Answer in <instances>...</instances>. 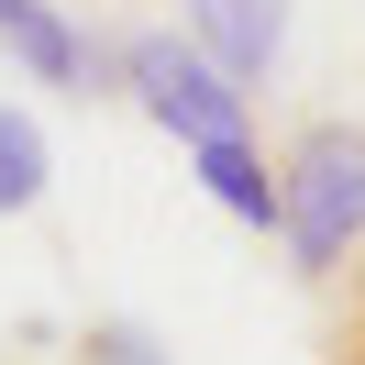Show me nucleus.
Returning <instances> with one entry per match:
<instances>
[{
    "mask_svg": "<svg viewBox=\"0 0 365 365\" xmlns=\"http://www.w3.org/2000/svg\"><path fill=\"white\" fill-rule=\"evenodd\" d=\"M277 178H288V266L310 277V288H332L343 255L365 244V122H299L288 155H277Z\"/></svg>",
    "mask_w": 365,
    "mask_h": 365,
    "instance_id": "1",
    "label": "nucleus"
},
{
    "mask_svg": "<svg viewBox=\"0 0 365 365\" xmlns=\"http://www.w3.org/2000/svg\"><path fill=\"white\" fill-rule=\"evenodd\" d=\"M122 100H133L144 122H155V133H178V144H210V133H244V78L222 67V56L200 45V34H122Z\"/></svg>",
    "mask_w": 365,
    "mask_h": 365,
    "instance_id": "2",
    "label": "nucleus"
},
{
    "mask_svg": "<svg viewBox=\"0 0 365 365\" xmlns=\"http://www.w3.org/2000/svg\"><path fill=\"white\" fill-rule=\"evenodd\" d=\"M0 56H11L23 78H45V89H78V100L122 89V56H111V45H89V34H78L56 0H0Z\"/></svg>",
    "mask_w": 365,
    "mask_h": 365,
    "instance_id": "3",
    "label": "nucleus"
},
{
    "mask_svg": "<svg viewBox=\"0 0 365 365\" xmlns=\"http://www.w3.org/2000/svg\"><path fill=\"white\" fill-rule=\"evenodd\" d=\"M188 178H200L244 232H288V178H277V155H266L255 133H210V144H188Z\"/></svg>",
    "mask_w": 365,
    "mask_h": 365,
    "instance_id": "4",
    "label": "nucleus"
},
{
    "mask_svg": "<svg viewBox=\"0 0 365 365\" xmlns=\"http://www.w3.org/2000/svg\"><path fill=\"white\" fill-rule=\"evenodd\" d=\"M178 23L200 34L244 89H266L277 56H288V0H178Z\"/></svg>",
    "mask_w": 365,
    "mask_h": 365,
    "instance_id": "5",
    "label": "nucleus"
},
{
    "mask_svg": "<svg viewBox=\"0 0 365 365\" xmlns=\"http://www.w3.org/2000/svg\"><path fill=\"white\" fill-rule=\"evenodd\" d=\"M34 200H45V133H34V111L0 100V222H23Z\"/></svg>",
    "mask_w": 365,
    "mask_h": 365,
    "instance_id": "6",
    "label": "nucleus"
},
{
    "mask_svg": "<svg viewBox=\"0 0 365 365\" xmlns=\"http://www.w3.org/2000/svg\"><path fill=\"white\" fill-rule=\"evenodd\" d=\"M321 354H332V365H365V244L343 255V277L321 288Z\"/></svg>",
    "mask_w": 365,
    "mask_h": 365,
    "instance_id": "7",
    "label": "nucleus"
},
{
    "mask_svg": "<svg viewBox=\"0 0 365 365\" xmlns=\"http://www.w3.org/2000/svg\"><path fill=\"white\" fill-rule=\"evenodd\" d=\"M78 365H166V343L144 321H78Z\"/></svg>",
    "mask_w": 365,
    "mask_h": 365,
    "instance_id": "8",
    "label": "nucleus"
}]
</instances>
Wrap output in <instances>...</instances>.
########
◆ **What to work on**:
Identify every line above that contains the word "white", matching case exactly, and copy each such line in full.

◆ **The reply**:
    "mask_svg": "<svg viewBox=\"0 0 365 365\" xmlns=\"http://www.w3.org/2000/svg\"><path fill=\"white\" fill-rule=\"evenodd\" d=\"M277 178H288V266L310 277V288H332L343 255L365 244V122H299L288 155H277Z\"/></svg>",
    "mask_svg": "<svg viewBox=\"0 0 365 365\" xmlns=\"http://www.w3.org/2000/svg\"><path fill=\"white\" fill-rule=\"evenodd\" d=\"M122 100H133L144 122H155V133H178V144H210V133H244V78L222 67V56L200 45V34H122Z\"/></svg>",
    "mask_svg": "<svg viewBox=\"0 0 365 365\" xmlns=\"http://www.w3.org/2000/svg\"><path fill=\"white\" fill-rule=\"evenodd\" d=\"M0 56H11L23 78H45V89H78V100L122 89V56H111V45H89V34H78L56 0H0Z\"/></svg>",
    "mask_svg": "<svg viewBox=\"0 0 365 365\" xmlns=\"http://www.w3.org/2000/svg\"><path fill=\"white\" fill-rule=\"evenodd\" d=\"M188 178H200L244 232H288V178H277V155H266L255 133H210V144H188Z\"/></svg>",
    "mask_svg": "<svg viewBox=\"0 0 365 365\" xmlns=\"http://www.w3.org/2000/svg\"><path fill=\"white\" fill-rule=\"evenodd\" d=\"M178 23L200 34L244 89H266L277 56H288V0H178Z\"/></svg>",
    "mask_svg": "<svg viewBox=\"0 0 365 365\" xmlns=\"http://www.w3.org/2000/svg\"><path fill=\"white\" fill-rule=\"evenodd\" d=\"M34 200H45V133H34V111L0 100V222H23Z\"/></svg>",
    "mask_svg": "<svg viewBox=\"0 0 365 365\" xmlns=\"http://www.w3.org/2000/svg\"><path fill=\"white\" fill-rule=\"evenodd\" d=\"M321 354H332V365H365V244L343 255V277L321 288Z\"/></svg>",
    "mask_svg": "<svg viewBox=\"0 0 365 365\" xmlns=\"http://www.w3.org/2000/svg\"><path fill=\"white\" fill-rule=\"evenodd\" d=\"M78 365H166V343L144 321H78Z\"/></svg>",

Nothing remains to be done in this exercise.